▶ **Exercise prompt**: Copy out word for word the lines from the one with "Лот: 25577471. Фото: 1." to the one with "我的继母是寡妇 我的继母是寡妇：第13话", leaving out the pictures.

▶ **Record excerpts**:
──────────────────────────────

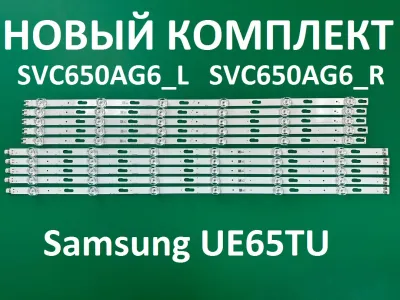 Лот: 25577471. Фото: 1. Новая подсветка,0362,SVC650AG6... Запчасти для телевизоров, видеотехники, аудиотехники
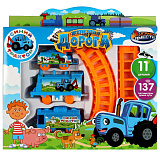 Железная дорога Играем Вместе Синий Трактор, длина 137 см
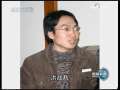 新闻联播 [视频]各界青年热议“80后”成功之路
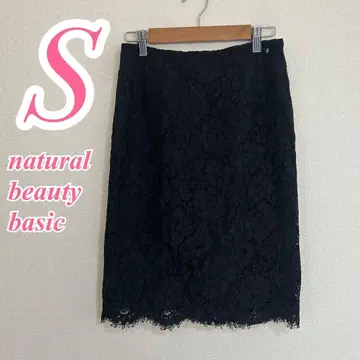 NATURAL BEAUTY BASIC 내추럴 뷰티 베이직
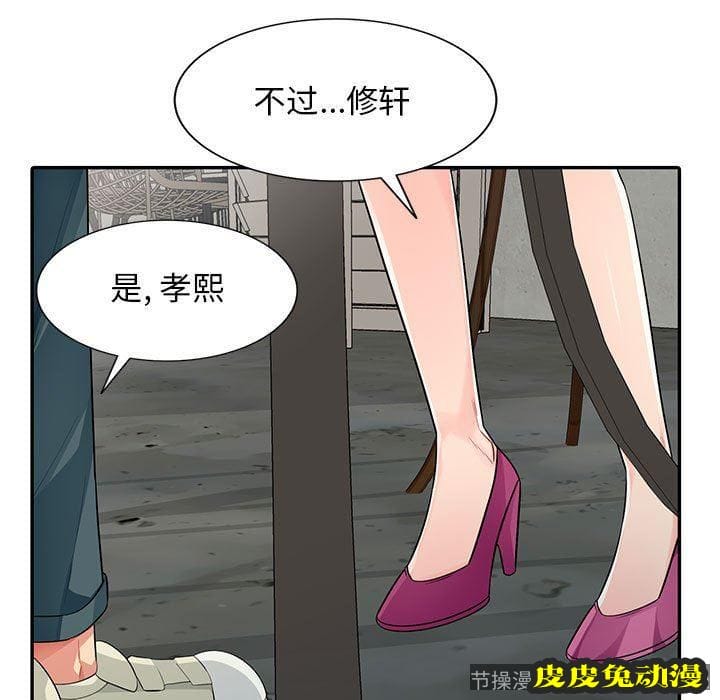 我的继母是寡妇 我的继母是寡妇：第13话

──────────────────────────────

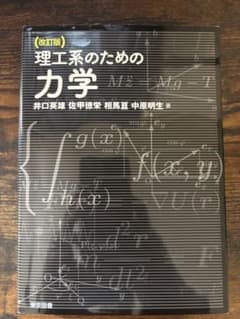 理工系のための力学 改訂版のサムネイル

──────────────────────────────

▶ **Result of the exercise**:
 Лот: 25577471. Фото: 1. Новая подсветка,0362,SVC650AG6... Запчасти для телевизоров, видеотехники, аудиотехники
 Железная дорога Играем Вместе Синий Трактор, длина 137 см
 新闻联播 [视频]各界青年热议“80后”成功之路
 NATURAL BEAUTY BASIC 내추럴 뷰티 베이직
 我的继母是寡妇 我的继母是寡妇：第13话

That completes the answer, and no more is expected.